Captioned web images
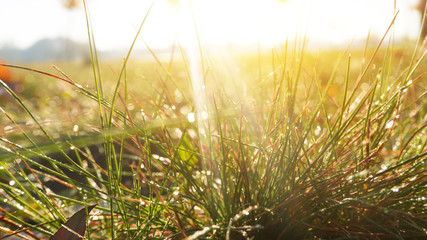 Morning dew on the grass, sunlight, rays, water drops, shine. Vegetative natural background, autumn grass. Morning in the sun, close-up. Background bokeh.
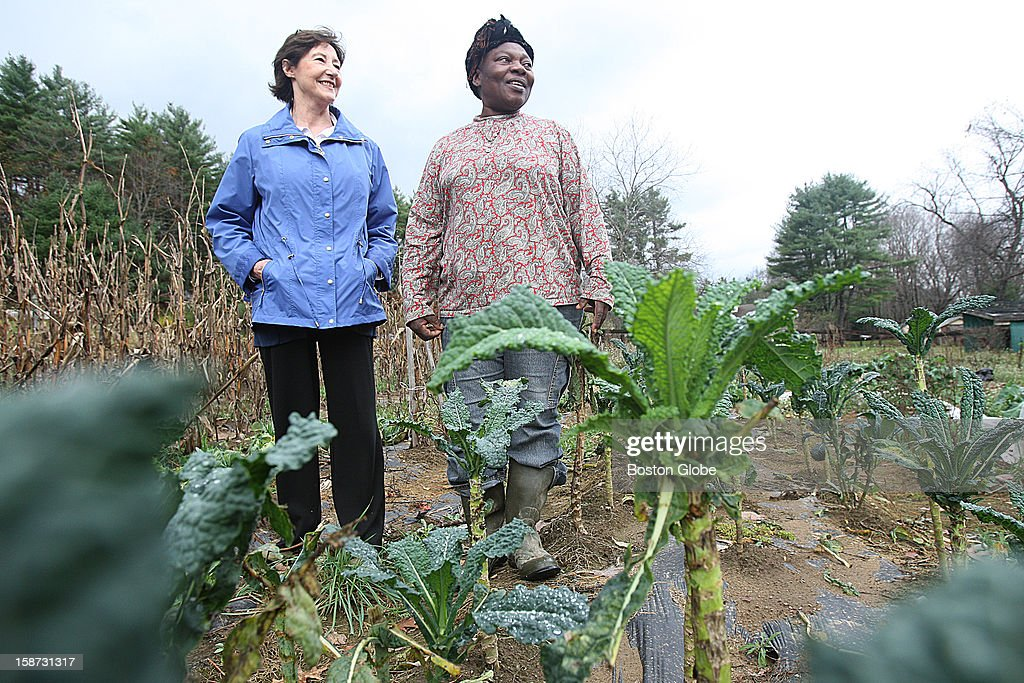 The New Entry Sustainable Farming Project uses GIS mapping technology to match growers in need of land with landowners willing to have their land farmed. Susan Shay, left, leases a portion of her land to Seona Ban Ngufor, a Cameroon native living in Lawrence, who runs a small farm on the land.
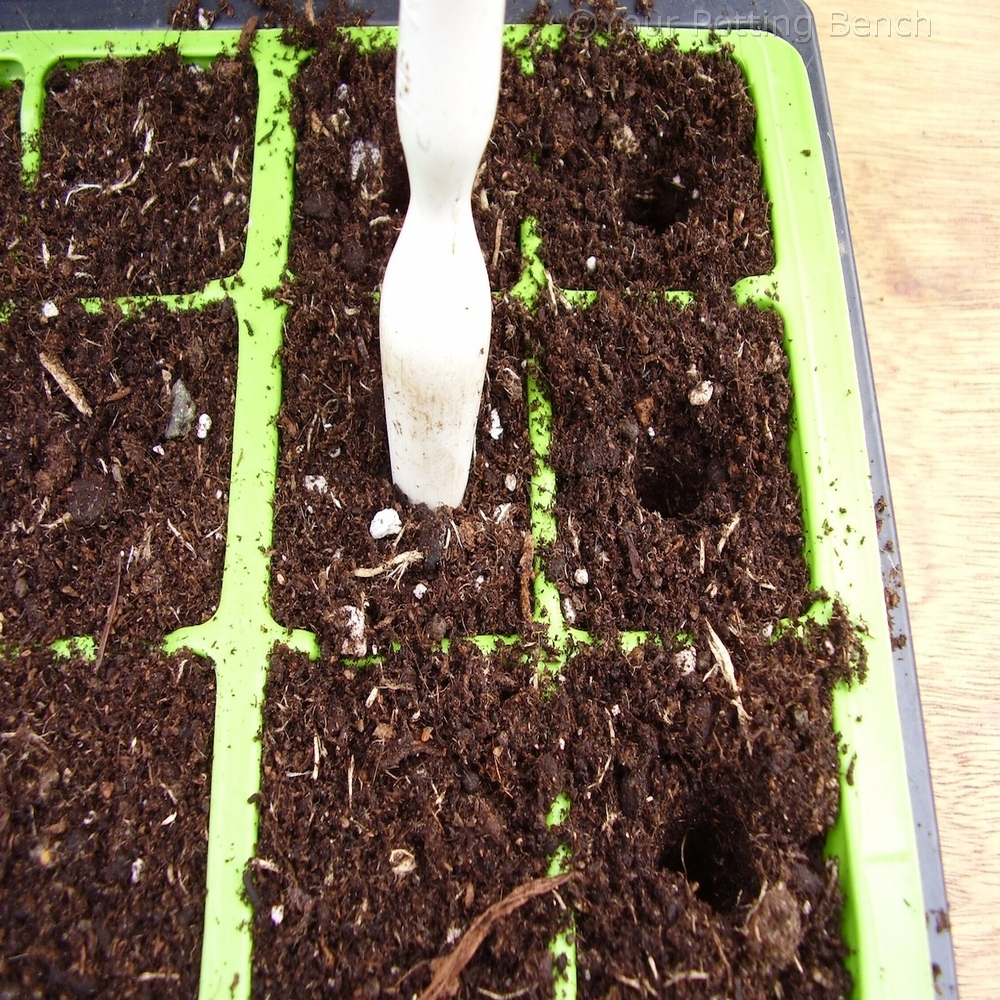 Image of How to sow large seed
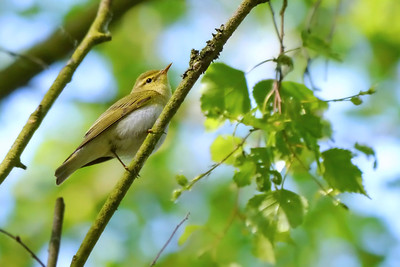 Wood Warbler (Phylloscopus sibilatrix), Frogmore, Nr St Albans, Hertfordshire, 27/05/2012.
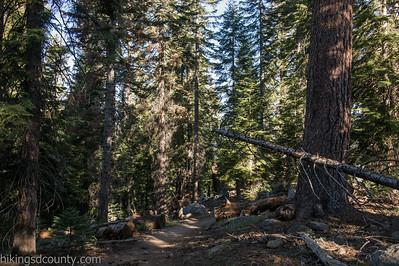 20140623Lakes Trail1017
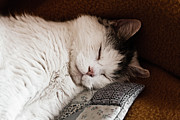Soft Fur Photos - Napping by Mandy Tabatt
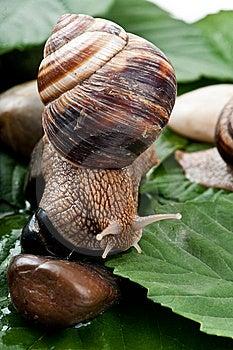 Big Snail Royalty Free Stock Photos - Image: 14844468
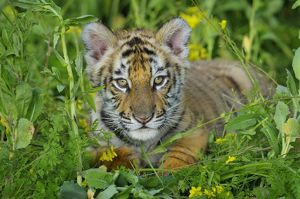 Bengal Tiger - cub, Endangered Species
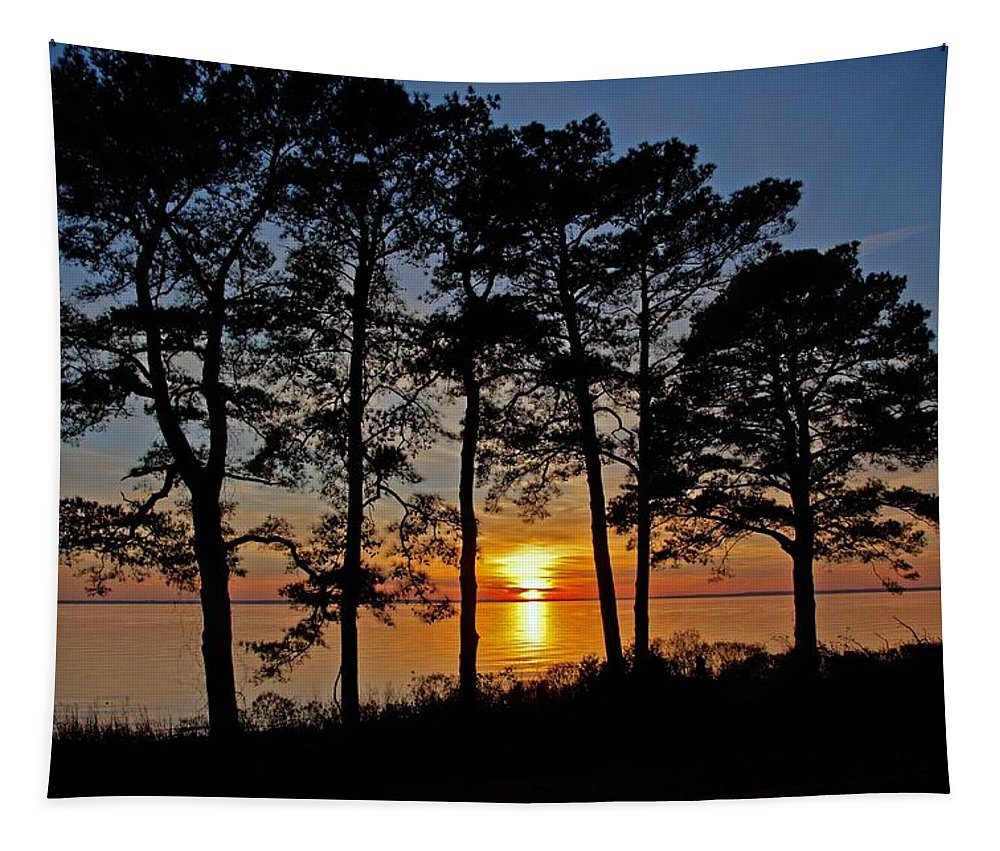 Newport News Tapestry featuring the photograph James River Sunset by Suzanne Stout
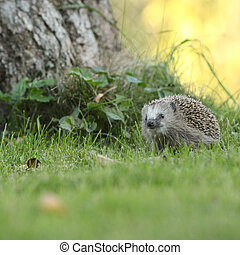 Little hedgehog looking at you in the garden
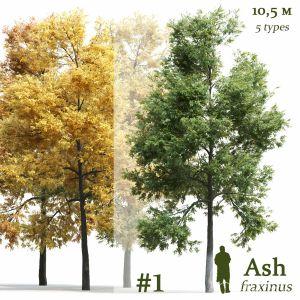 Ash-tree Fraxinus #1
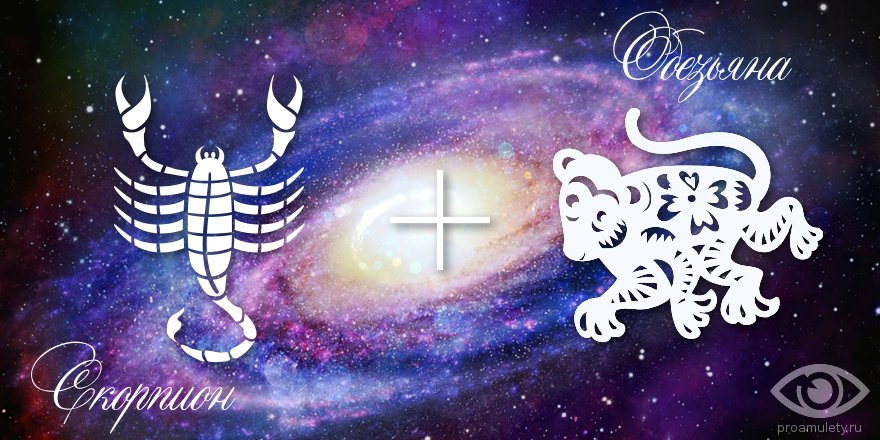 zodiak-skorpion-obezjana-muzhchina-zhenshhina-harakteristika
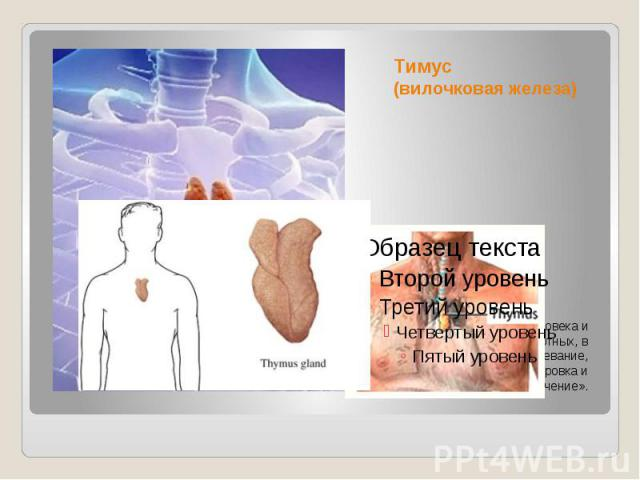 Тимус (вилочковая железа) орган лимфопоэза человека и многих видов животных, в котором происходит созревание, дифференцировка и иммунологическое «обучение».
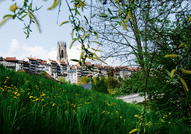 Fribourg © Thierry Pradervand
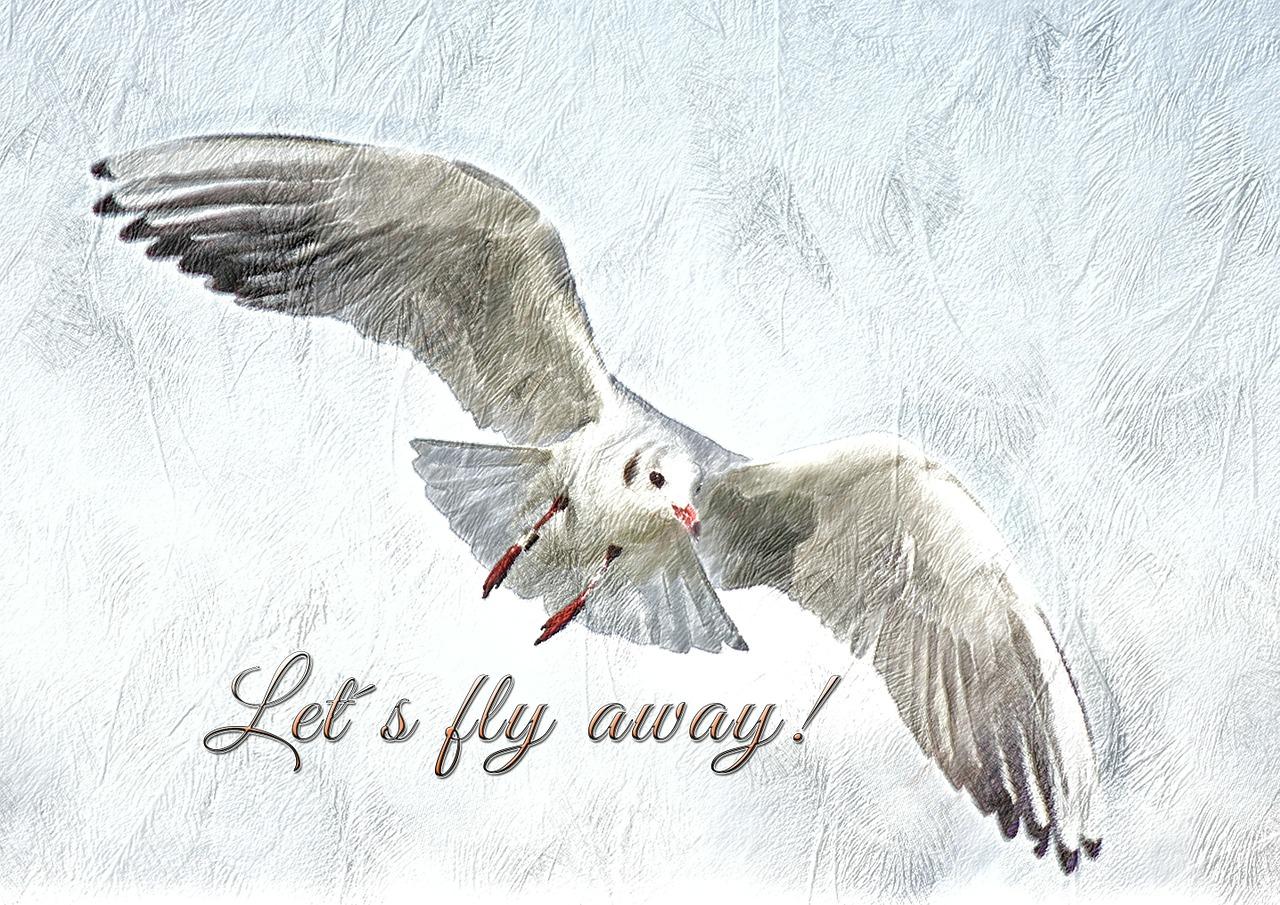 seagull-139673_1280.jpg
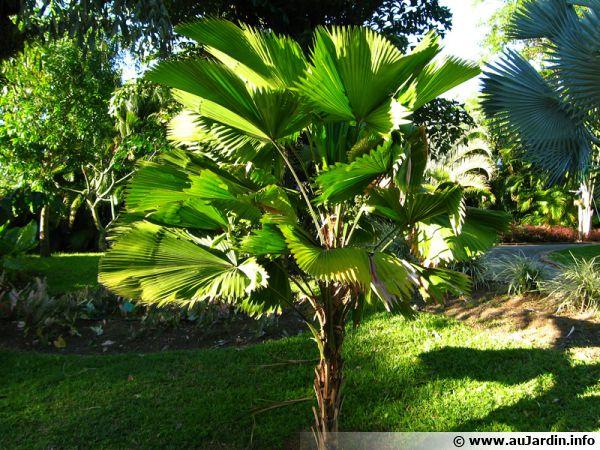 palmier cuill re licuala grandis planter cultiver multiplier. Black Bedroom Furniture Sets. Home Design Ideas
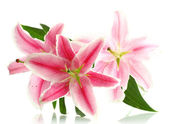Hermoso lirio rosa, aislado en blanco — Foto de Stock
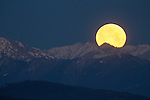 2017 Wolf Full Moonset Over Olympics Mountains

WHAT YOU SHOULD DO: From the line holding "Little hedgehog looking at you in the garden" to the line holding "zodiak-skorpion-obezjana-muzhchina-zhenshhina-harakteristika", both included, retype the entries above exactly and drop the pictures.

RESPONSE FOR THIS EXERCISE:
 Little hedgehog looking at you in the garden
 Ash-tree Fraxinus #1
 zodiak-skorpion-obezjana-muzhchina-zhenshhina-harakteristika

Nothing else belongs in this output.